Tudo indica que o país deve crescer menos de 7% já em 2015, a pior taxa dos últimos 25 anos, perdendo para a Índia o posto de estrela dos BRICS.
O modelo de economia baseado em exportações e investimento definha, mas a alternativa de mais consumo interno nasce lentamente - e a transição é dura.
Os mercados estão respondendo com medo e queda do preço das commodities, o que prejudica países como o Brasil. Mas a situação está longe de ser uma catástrofe no nível de uma crise financeira - pelo menos por enquanto.

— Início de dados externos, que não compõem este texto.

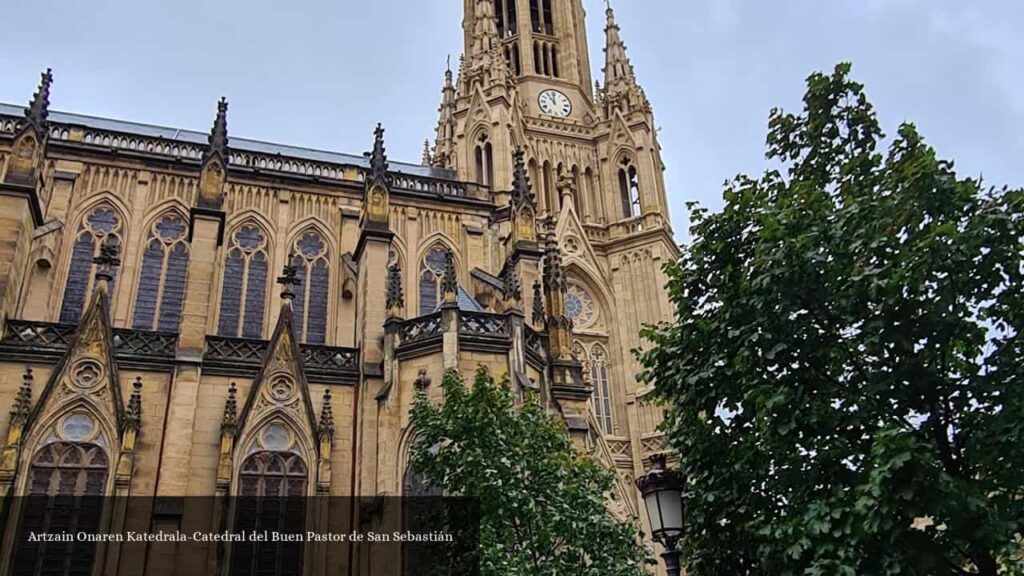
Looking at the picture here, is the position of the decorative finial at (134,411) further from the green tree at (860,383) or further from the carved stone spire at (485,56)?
the carved stone spire at (485,56)

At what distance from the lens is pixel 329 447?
1916 centimetres

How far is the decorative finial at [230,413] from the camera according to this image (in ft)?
60.9

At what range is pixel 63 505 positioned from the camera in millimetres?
17281

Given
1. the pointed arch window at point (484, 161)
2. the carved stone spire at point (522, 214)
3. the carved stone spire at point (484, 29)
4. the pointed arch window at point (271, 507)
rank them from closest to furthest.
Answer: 1. the pointed arch window at point (271, 507)
2. the carved stone spire at point (522, 214)
3. the pointed arch window at point (484, 161)
4. the carved stone spire at point (484, 29)

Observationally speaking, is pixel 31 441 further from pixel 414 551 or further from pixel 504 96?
pixel 504 96

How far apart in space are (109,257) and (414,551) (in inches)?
396

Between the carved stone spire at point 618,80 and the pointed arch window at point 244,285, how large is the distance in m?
20.3

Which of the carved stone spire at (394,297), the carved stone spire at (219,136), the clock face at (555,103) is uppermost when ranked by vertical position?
the clock face at (555,103)

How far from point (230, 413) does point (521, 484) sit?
29.8ft

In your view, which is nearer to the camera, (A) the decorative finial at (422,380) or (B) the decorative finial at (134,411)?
(B) the decorative finial at (134,411)

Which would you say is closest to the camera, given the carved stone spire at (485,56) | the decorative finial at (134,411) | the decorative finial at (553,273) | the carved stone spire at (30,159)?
the decorative finial at (134,411)

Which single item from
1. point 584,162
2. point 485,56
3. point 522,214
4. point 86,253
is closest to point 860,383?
point 522,214

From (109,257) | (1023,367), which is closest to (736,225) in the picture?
(1023,367)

"Não há derretimento ainda. A performance dos mercados de ações tem pouca importância na economia chinesa, que está desacelerando gradualmente, mas dentro da expectativa. Em algum ponto, contração demais significa risco sistêmico para o setor financeiro, porque os bancos estão expostos em algum grau. Mas as estimativas variam sobre qual ponto é esse", dizem Philippa Jones, Charles Horne e David Kelly, diretores da consultoria China Policy.
Além do mais, a queda se segue a um boom espetacular (e claramente insustentável) do mercado de ações chinês desde o final do ano passado.
Há certamente pontos de fragilidade - como uma dívida de quase 3 vezes o tamanho do PIB. Mas o governo chinês tem cartucho para gastar - os US$ 3,6 trilhões em reservas, por exemplo. O problema é que ele nem sempre acerta o alvo.
Atitudes
Na primeira onda do crash, o governo chinês proibiu vários tipos de operações para controlar a volatilidade, gesto que saiu caro e aumentou a ansiedade.
"A China mostrou ao mundo que o mecanismo de mercado explode se você o tentar controlar demais", diz Arturo Bris, professor de Finanças da escola de negócios IMD.
Depois, a China desvalorizou o yuan para aumentar a competitividade (o que também tem seus riscos) e agora cortou novamente os juros, além de outras medidas para aumentar a liquidez, como permitir a entrada de fundos de pensão no mercado.
Para Barry Eichengreen, professor da Universidade da Califórnia em Berkeley, não adiantava mesmo tentar conter a queda artificialmente, e o foco deve ser agora em duas frentes:
"Do lado da demanda, um relaxamento monetário e fiscal modesto. Do lado da oferta, precisam continuar apertando a regulação do sistema bancário e financeiro para evitar que o relaxamento cause excessos e desequilíbrios no sistema".
O risco maior é que as dificuldades momentâneas empoderem aqueles dentro da China que estão bloqueando reformas necessárias, mas que mexem com seus interesses.
Um sinal de que isso está acontecendo aparece em um editorial reproduzido recentemente em vários veículos da mídia estatal chinesa:
"A reforma profunda toca a questão básica de reconfigurar a força vital desta economia enorme e tem o objetivo de a tornar mais saudável (...) A escala da resistência é além do que pode ser imaginado".
Caminho sem volta
Para Marcos Troyjo, diretor do BRICLab da Universidade de Columbia, a liderança chinesa sabe que deve focar no médio e longo prazo e que retroceder não é uma opção:
"A opção não é entre aquilo que se sabia como modelo que dá certo e o desconhecido. É entre as reformas e o desconhecido. Não dá pra regressar mais: a China ficou muito diferente. Se não tiver reformas, aí sim você pode levar a própria economia real a um menor vigor".
Os analistas do China Policy concordam que a turbulência momentânea pode ser um preço necessário para ganhos futuros:
"Continuar com a agenda de reformas é mais importante do que qualquer tentativa de travar a desaceleração do mercado, e isso vai provavelmente induzir algum nível de turbulência na economia real e no setor financeiro".
O Brasil tem pouco espaço para se defender desta turbulência. Em um evento nesta quarta-feira em São Paulo, o ministro de Assuntos Estratégicos Roberto Mangabeira Unger comentou o problema:
"A China tem um problema diferente do nosso: eles tem que passar de um desenvolvimento conduzido pelas exportações para um mais baseado no aprofundamento do mercado interno. Mas esta reorientação exige redistribuição entre setores, entre classes e entre regiões. É muito difícil fazer isso sem democracia e sem debate nacional".